The phytogeographic relations of the New Caledonian flora have interested botanists for many years (e.g., Balansa, 1873; Balgooy, 1960, 1971; Baumann-Bodenheim, 1956; Guillaumin, 1921, 1924, 1934, 1953; Thorne, 1963, 1965, 1969), and have recently been analyzed in detail for the moist evergreen forests (Morat et al., 1984), the maquis (Morat et al., 1986), and the sclerophyllous forests (Jaffré et al., 1993). Together these formations include nearly 82% of the native species (almost 70% of the genera) and cover about 45% of Grande Terre (including nearly all of the remaining primary vegetation), and thus comprise a representative sample of the flora for analysis of its affinities with other areas (Lowry, 1991). Using correlation coefficients calculated for 15 phytogeographic regions (cf. Morat et al., 1984), the relative importance of the floristic relationship between New Caledonia and each of those regions can be expressed as a percentage of the total of the correlation coefficients.

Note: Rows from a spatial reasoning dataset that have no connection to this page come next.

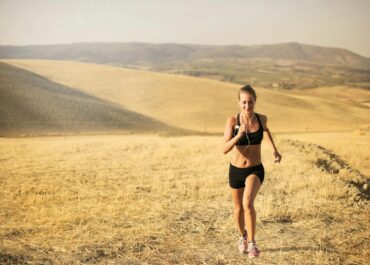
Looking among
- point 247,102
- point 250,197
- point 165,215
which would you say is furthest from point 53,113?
point 250,197

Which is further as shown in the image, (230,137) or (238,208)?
(238,208)

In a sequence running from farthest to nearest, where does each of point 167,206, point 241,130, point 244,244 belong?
point 167,206, point 244,244, point 241,130

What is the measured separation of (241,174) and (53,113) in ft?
135

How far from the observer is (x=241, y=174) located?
5996 millimetres

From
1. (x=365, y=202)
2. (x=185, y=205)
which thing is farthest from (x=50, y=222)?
(x=365, y=202)

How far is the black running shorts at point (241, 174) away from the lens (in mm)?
5980

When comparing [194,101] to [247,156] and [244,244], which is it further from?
[247,156]

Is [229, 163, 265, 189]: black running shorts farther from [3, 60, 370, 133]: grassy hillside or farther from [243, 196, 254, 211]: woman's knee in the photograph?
[3, 60, 370, 133]: grassy hillside

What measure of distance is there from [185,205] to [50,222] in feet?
9.07

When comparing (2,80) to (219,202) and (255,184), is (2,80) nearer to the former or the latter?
(219,202)

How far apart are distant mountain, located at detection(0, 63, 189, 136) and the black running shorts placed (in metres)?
30.6

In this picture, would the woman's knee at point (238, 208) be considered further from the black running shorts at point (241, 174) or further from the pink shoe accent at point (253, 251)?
the pink shoe accent at point (253, 251)

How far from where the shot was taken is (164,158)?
637 inches

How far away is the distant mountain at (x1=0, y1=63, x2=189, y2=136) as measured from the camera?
3900 centimetres
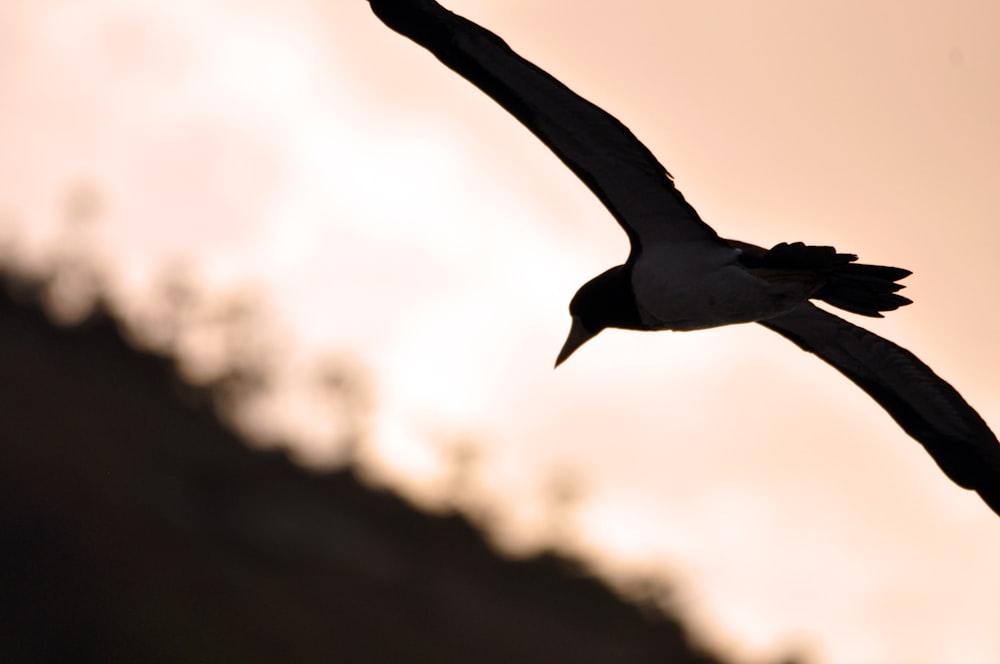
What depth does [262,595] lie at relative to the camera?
19.1 metres

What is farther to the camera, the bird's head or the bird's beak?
the bird's beak

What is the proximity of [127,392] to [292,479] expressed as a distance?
245cm

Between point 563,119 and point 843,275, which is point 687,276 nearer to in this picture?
point 843,275

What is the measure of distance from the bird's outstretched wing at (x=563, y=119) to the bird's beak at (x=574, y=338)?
100cm

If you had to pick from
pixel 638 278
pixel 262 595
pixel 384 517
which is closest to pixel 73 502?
pixel 262 595

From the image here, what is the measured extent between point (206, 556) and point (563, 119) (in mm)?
12673

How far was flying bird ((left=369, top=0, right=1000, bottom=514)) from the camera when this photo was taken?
7.50m

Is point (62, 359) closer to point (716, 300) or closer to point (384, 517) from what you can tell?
point (384, 517)

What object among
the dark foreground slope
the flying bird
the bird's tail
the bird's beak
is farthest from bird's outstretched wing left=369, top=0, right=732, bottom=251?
the dark foreground slope

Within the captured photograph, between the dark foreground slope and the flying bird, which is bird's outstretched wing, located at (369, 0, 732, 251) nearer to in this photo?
the flying bird

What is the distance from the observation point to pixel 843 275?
7.64 metres

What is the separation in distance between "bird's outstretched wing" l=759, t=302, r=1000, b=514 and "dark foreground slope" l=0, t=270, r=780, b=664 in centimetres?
1012

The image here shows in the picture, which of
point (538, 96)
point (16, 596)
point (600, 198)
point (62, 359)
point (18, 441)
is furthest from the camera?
point (62, 359)

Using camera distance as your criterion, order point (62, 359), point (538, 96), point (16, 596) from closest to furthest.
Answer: point (538, 96) < point (16, 596) < point (62, 359)
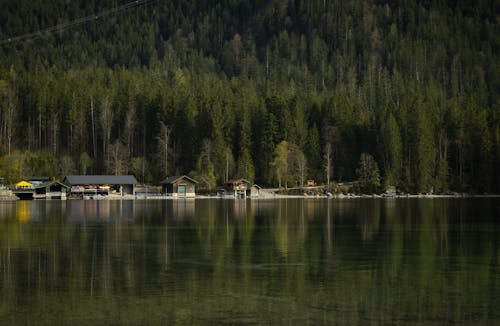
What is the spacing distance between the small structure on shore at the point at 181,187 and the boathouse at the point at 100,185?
5.97 metres

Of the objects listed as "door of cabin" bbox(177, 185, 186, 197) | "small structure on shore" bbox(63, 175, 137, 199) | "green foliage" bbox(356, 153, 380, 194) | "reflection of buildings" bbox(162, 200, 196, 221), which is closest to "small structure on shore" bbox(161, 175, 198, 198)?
"door of cabin" bbox(177, 185, 186, 197)

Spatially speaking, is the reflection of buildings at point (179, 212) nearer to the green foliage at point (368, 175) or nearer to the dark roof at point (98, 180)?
the dark roof at point (98, 180)

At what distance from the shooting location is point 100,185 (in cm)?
13138

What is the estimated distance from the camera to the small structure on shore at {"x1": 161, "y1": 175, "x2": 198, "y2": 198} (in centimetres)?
13162

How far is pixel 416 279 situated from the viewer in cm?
2972

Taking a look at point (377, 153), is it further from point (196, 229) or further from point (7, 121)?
point (196, 229)

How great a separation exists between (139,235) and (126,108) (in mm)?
113338

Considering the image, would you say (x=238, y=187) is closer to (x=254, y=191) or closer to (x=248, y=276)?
(x=254, y=191)

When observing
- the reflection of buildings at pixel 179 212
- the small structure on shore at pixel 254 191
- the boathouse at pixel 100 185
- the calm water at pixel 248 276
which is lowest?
the calm water at pixel 248 276

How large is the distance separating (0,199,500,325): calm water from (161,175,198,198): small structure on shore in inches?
3100

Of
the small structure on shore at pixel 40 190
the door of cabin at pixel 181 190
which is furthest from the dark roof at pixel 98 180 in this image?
the door of cabin at pixel 181 190

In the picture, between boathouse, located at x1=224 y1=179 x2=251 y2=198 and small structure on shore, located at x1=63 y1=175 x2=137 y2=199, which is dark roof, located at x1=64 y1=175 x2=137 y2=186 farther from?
boathouse, located at x1=224 y1=179 x2=251 y2=198

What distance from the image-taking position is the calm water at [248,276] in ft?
76.7

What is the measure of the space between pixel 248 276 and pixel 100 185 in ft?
341
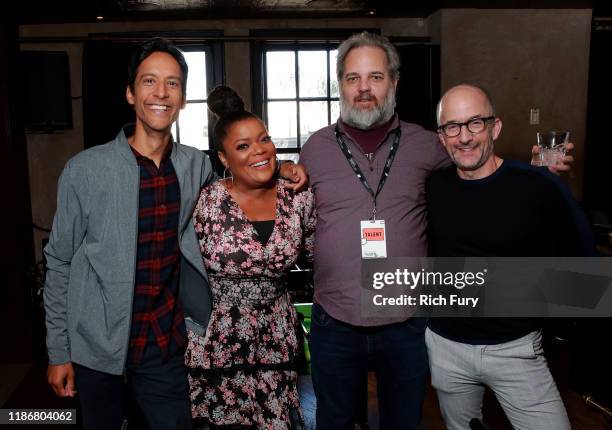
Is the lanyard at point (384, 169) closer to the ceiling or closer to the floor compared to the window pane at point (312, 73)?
closer to the floor

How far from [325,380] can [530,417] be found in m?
0.65

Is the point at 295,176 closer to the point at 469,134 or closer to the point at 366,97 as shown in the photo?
the point at 366,97

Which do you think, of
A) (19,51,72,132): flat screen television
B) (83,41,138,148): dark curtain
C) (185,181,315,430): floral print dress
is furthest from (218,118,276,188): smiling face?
(19,51,72,132): flat screen television

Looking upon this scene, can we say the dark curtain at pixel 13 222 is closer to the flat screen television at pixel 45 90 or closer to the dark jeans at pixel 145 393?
the flat screen television at pixel 45 90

The results are very similar for each of the three principal vegetation types, strongly suggesting that despite the many differences in the details of their floristic composition, they have a fundamentally similar history and a common set of origins, as well as a shared set of mechanisms responsible for their establishment (Jaffré et al. 1993).
Phytogeographic affinities are by far strongest with Australia, New Guinea, and Malesia, which is consistent with the hypothesis that the New Caledonian flora comprises two principal elements:
1. Ancient Australasian (Gondwanan) Element - Present when New Caledonia separated from Australia
2. More Recent Element from New Guinea and Malesia - Arrived by Long-distance dispersal
Comparatively few groups show affinities with other tropical Pacific islands such as Fiji, Vanuatu, the Solomons, and Samoa-Tonga, or with areas to the south (Norfolk Island, Lord Howe Island, and New Zealand). In the case of the tropical Pacific islands, as well as Norfolk and Lord Howe, this is probably because they constitute rather small source and target areas for long-distance dispersal, coupled in some cases with their young age (i.e., for the volcanic islands of recent origin) and their generally less diversified climatic and edaphic conditions. The low phytogeographic affinities with largely temperate floras to the south (especially New Zealands) result primarily from the strong climatic differences between the territories.